**Stated problem A**. Please retype the stretch from "There was no" through "the infamous houris." in the passage on martyrdom in Islam.
**Stated problem B**. In the passage on martyrdom in Islam, what two meanings are given for the word shahid?

**Provided passage**.
=====

Here the story of Khubayb b. Adi, killed after surrendering, and the battles of Badr (a victory) and Uhud (a defeat) are prominent.

Among other complications, the word shahid means "witness" as well as "martyr".

"In the transition from the Qur'an to the hadith literature, the situation changes completely. Inside the hadith literature, the figure of the martyr is delineated and described in great detail as a unique person set apart from all other Muslims."
There was no consensus about a definition, however, and some commentators included women who died in childbirth among a range of other categories. Martyrdom also had a sexual aspect, as with the infamous houris.

The classical period saw the development of distinct proto-Sunni, proto-Shiite traditions. "After the martyrdom of Uthman, Sunnis as a group have only very rarely been oppressed enough to create large groups of martyrs." In contrast the martyrdoms of Ali and Husayn were and remain central to Shi'ites and they "have contributed more than any other single group in Islam towards martyrology". Other groups included the radical Kharijites and early Sufi martyrs such as al-Hallaj and 'Ayn al-Qudat, mystics killed for their heterodoxy but also as a result of their involvement in politics.

Martyrdom played a role among later warriors and missionaries, in India, Ottoman Anatolia, Spain, West Africa, East Africa, and Southeast Asia.

=====

**Data section**.
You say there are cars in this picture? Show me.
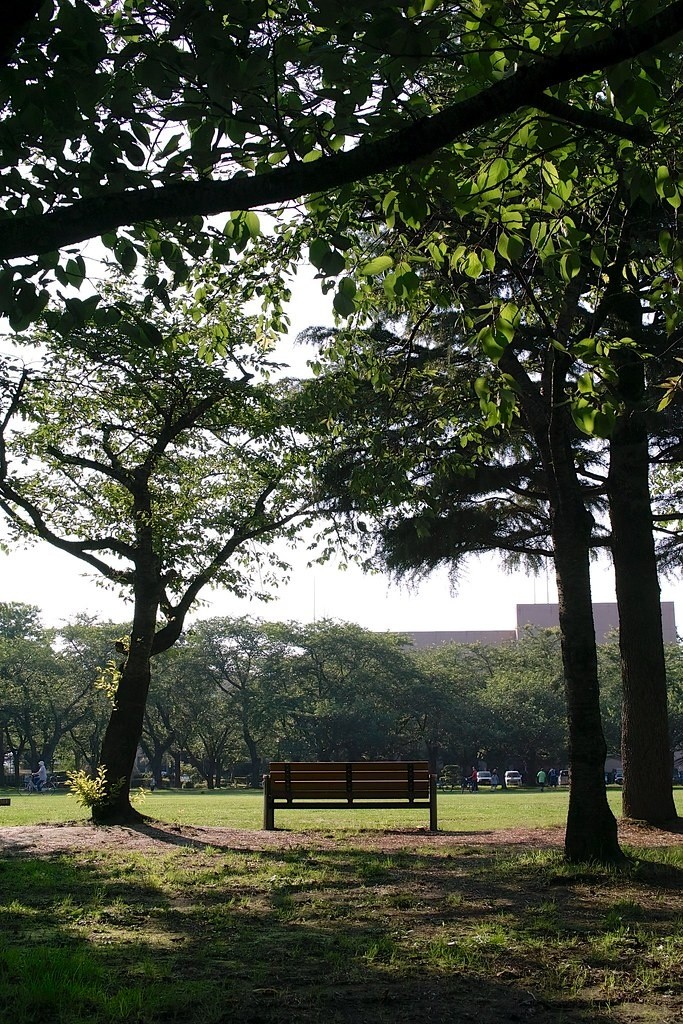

=====

**Task result A**.
There was no consensus about a definition, however, and some commentators included women who died in childbirth among a range of other categories. Martyrdom also had a sexual aspect, as with the infamous houris.

**Task result B**. "Witness" and "martyr."